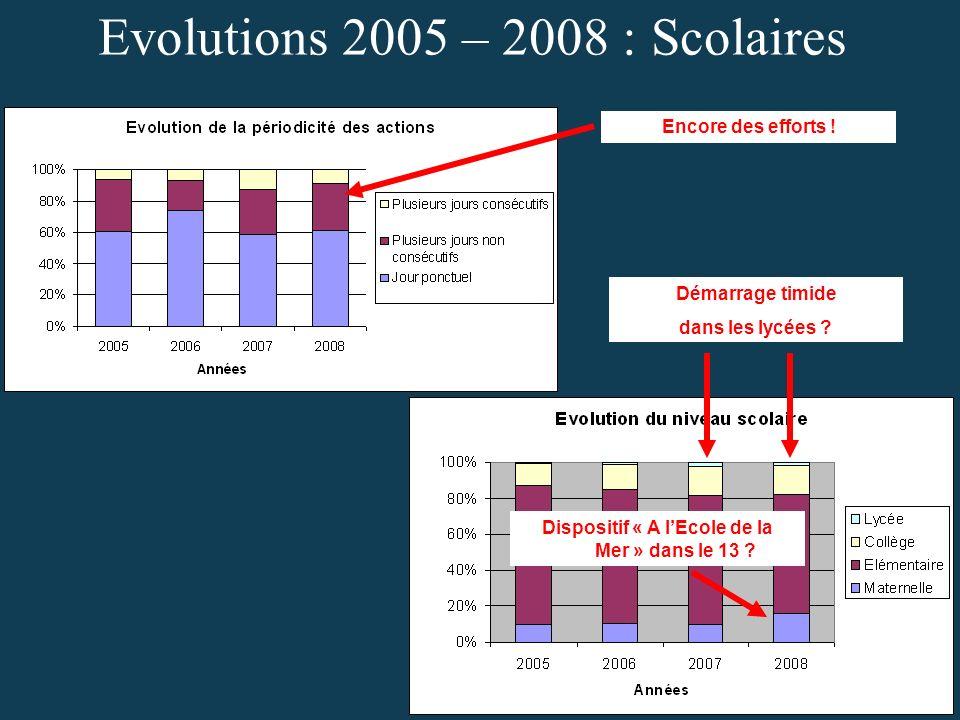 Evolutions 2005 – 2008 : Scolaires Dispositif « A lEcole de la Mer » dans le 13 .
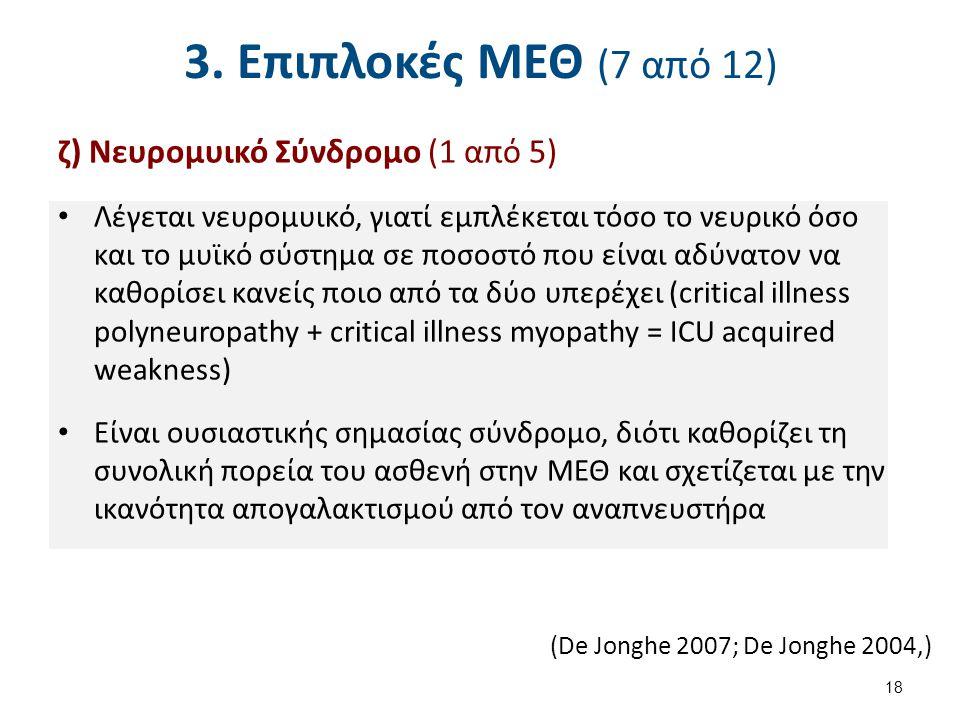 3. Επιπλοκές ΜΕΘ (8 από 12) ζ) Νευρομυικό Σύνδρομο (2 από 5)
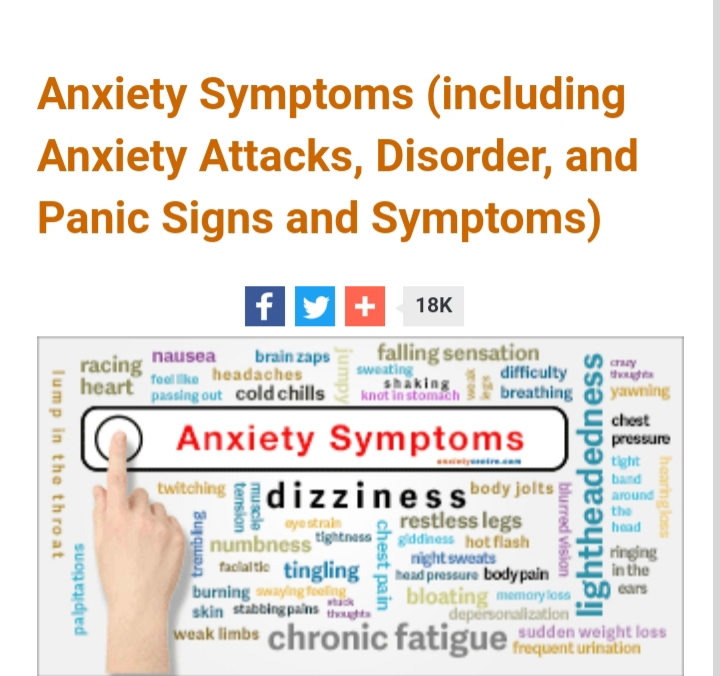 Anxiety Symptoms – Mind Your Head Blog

About this task: Any images must be dropped; all other material is to be printed exactly.

Exercise answer:
 Evolutions 2005 – 2008 : Scolaires Dispositif « A lEcole de la Mer » dans le 13 .
 3. Επιπλοκές ΜΕΘ (8 από 12) ζ) Νευρομυικό Σύνδρομο (2 από 5)
 Anxiety Symptoms – Mind Your Head Blog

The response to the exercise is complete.